How knowing C and C++ can help you write better iPhone apps, part 1

October 11, 2010

While learning how to write iOS applications, you will often encounter the phrase “learn C first”. Writers of Cocoa applications apparently benefit from knowing about C (sometimes even C++), but it is not very clear to many new developers how this actually works.

The obvious question being “why should I learn C if actually I have to use Objective-C to create my apps?”, and the answer “because Objective-C is a superset of C” is not really useful, albeit technically correct.

This series of two articles will provide some pointers (no pun intended) to answer that question, in the hopes that new iOS developers will get a copy of the K&R and the Stroustrup books soon.

Objective-C

Before starting with this article, I would like to remind my readers about some key facts of Objective-C, often overlooked by tutorials and teachers, and which explains much of the characteristics of Cocoa as well:

All methods (at instance and / or class level) are public, virtual and overridable. You can have @public, @private and @protected instance variables (also known as “ivars”), but methods are public. And yes, you can override class methods in subclasses, too, which is not a very common pattern (you can do that in C++ through templates, though). Polymorphism is the key to understanding Objective-C.
There is no formal concept of abstract classes. You can override the alloc and init methods of some class to avoid creating instances from it, but a priori, you can create an instance from almost any class.
You can have as many “root classes” as you want. You are not forced to inherit from NSObject, although in most cases that is what you do. In Cocoa there are two root classes already defined for developers to use: NSObject and NSProxy.
There is no concept of namespaces. That explains the prefix crazyness all over the place, because all classes live in the same planet, so you should better use a nice prefix for your stuff. In my case I usually publish my classes with the “AKO” prefix.

Stack and Heap

This is the probably the most important thing to know about iOS programming.
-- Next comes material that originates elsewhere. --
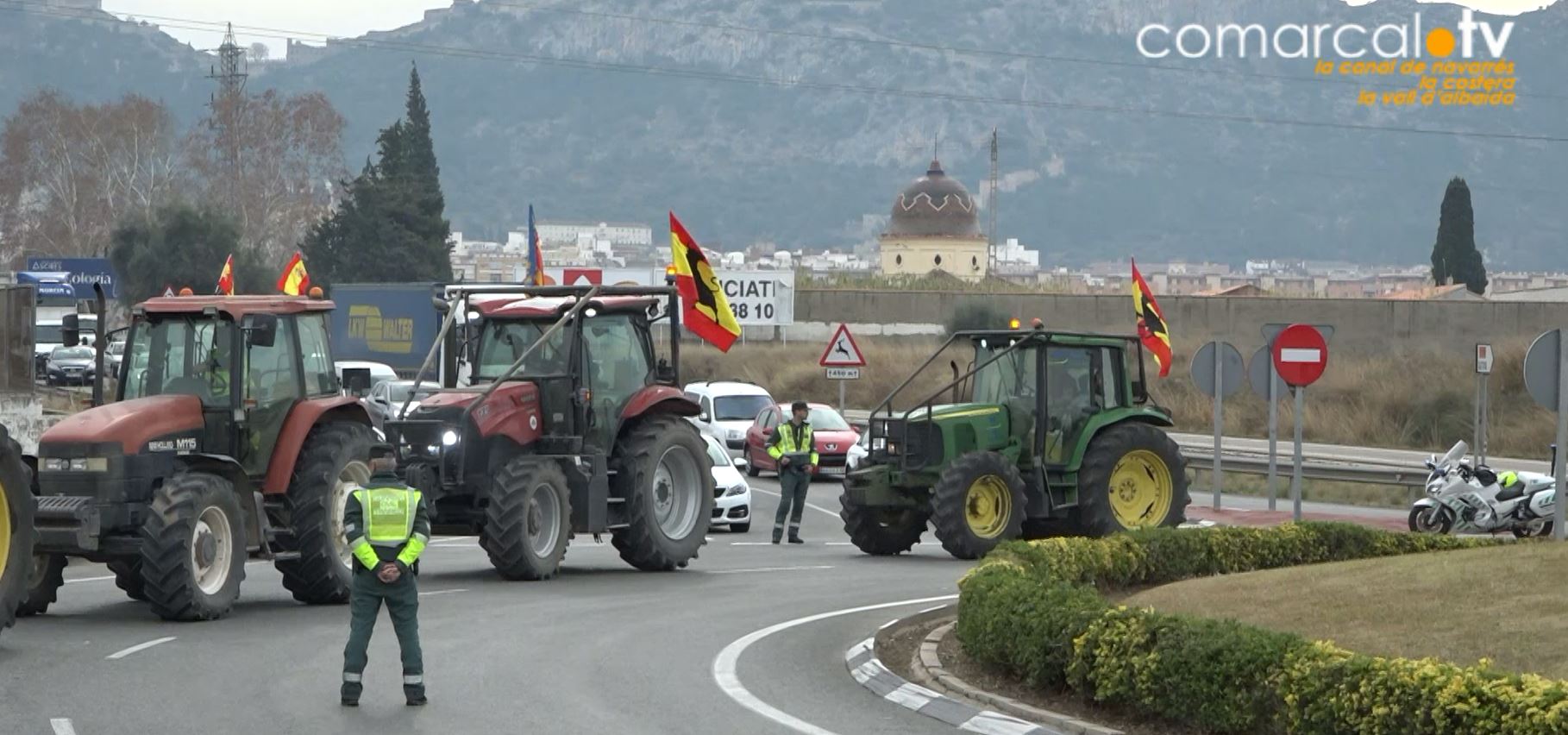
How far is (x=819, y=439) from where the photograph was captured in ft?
129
Many developers, particularly those coming from Java, .NET, PHP or other garbage-collected environments, just don’t know that the computer memory used by applications is not a uniform space, and that running code uses space in three different, yet complementary, regions of memory, or as computer scientists refer to them, “segments”: the text, the stack and the heap.
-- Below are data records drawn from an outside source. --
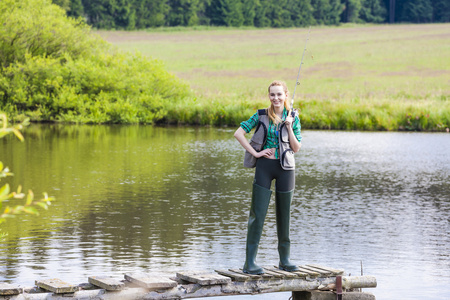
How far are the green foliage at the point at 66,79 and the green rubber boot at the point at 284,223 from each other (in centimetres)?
3084

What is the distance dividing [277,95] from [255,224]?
1.27m

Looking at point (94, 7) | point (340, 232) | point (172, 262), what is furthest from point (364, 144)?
point (94, 7)

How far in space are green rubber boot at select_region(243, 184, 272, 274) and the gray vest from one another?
0.97 ft

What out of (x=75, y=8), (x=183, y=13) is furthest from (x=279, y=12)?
(x=75, y=8)

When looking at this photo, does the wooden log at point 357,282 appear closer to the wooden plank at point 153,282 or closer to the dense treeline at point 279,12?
the wooden plank at point 153,282

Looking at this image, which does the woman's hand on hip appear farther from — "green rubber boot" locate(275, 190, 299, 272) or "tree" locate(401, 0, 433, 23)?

The “text segment” is where the application code lives in memory while your application runs. Every instruction is there, every single function and procedure and method and executable code lives in that part of memory until your application exits. Usually you don’t really have to know anything about the text segment, other that it is there.

When the application starts, the main() function is called and some space is allocated in the “stack”. This is another segment of memory allocated for your application, and that’s where the memory required for the variables of your functions are allocated. Each time you call a function in your program, a section of the stack called a “frame” is allocated in the stack. The local variables of this new function are allocated there.

As the name implies, the stack is a “last in & first out” (or LIFO) structure, and when functions call other functions, stack frames are created; when those functions exit, their frames are destroyed automatically (that’s why stack objects are usually referred to as “automatic” objects). In your code, an “end” statement or a closing curly brackets “}” visually indicate a delimiter of stack context; when the current execution goes beyond that element, you can be sure that the stack frame is gone.

The stack region is at the origin of the “stack overflow” concept, which frequently happens when using recursive functions; you allocate too many frames, and you run out of space in the stack. Boom. Another interesting problem associated with stacks is that of “buffer overflows”, which constitutes one of the most common security problems caused by badly written C code. When you write memory contents in the stack, and you don’t check the size of your structures, you might end up writing something on the text segment… which basically means that you might as well be rewriting the code of the application, as it runs. Bad, very bad things can happen then.

Finally, the “heap” (also called the “data” segment) provides a storage medium that can last throughout the execution of functions; global and static variables live on the heap, until the application exits. To access whatever data you have created in the heap, you require at least one “pointer” on the stack, because that’s how your CPU can access data in the heap; through the stack. You can think of a pointer as just an integer variable that holds the number of a particular memory address in the heap (it is actually a bit more complicated, but that’s the basic picture).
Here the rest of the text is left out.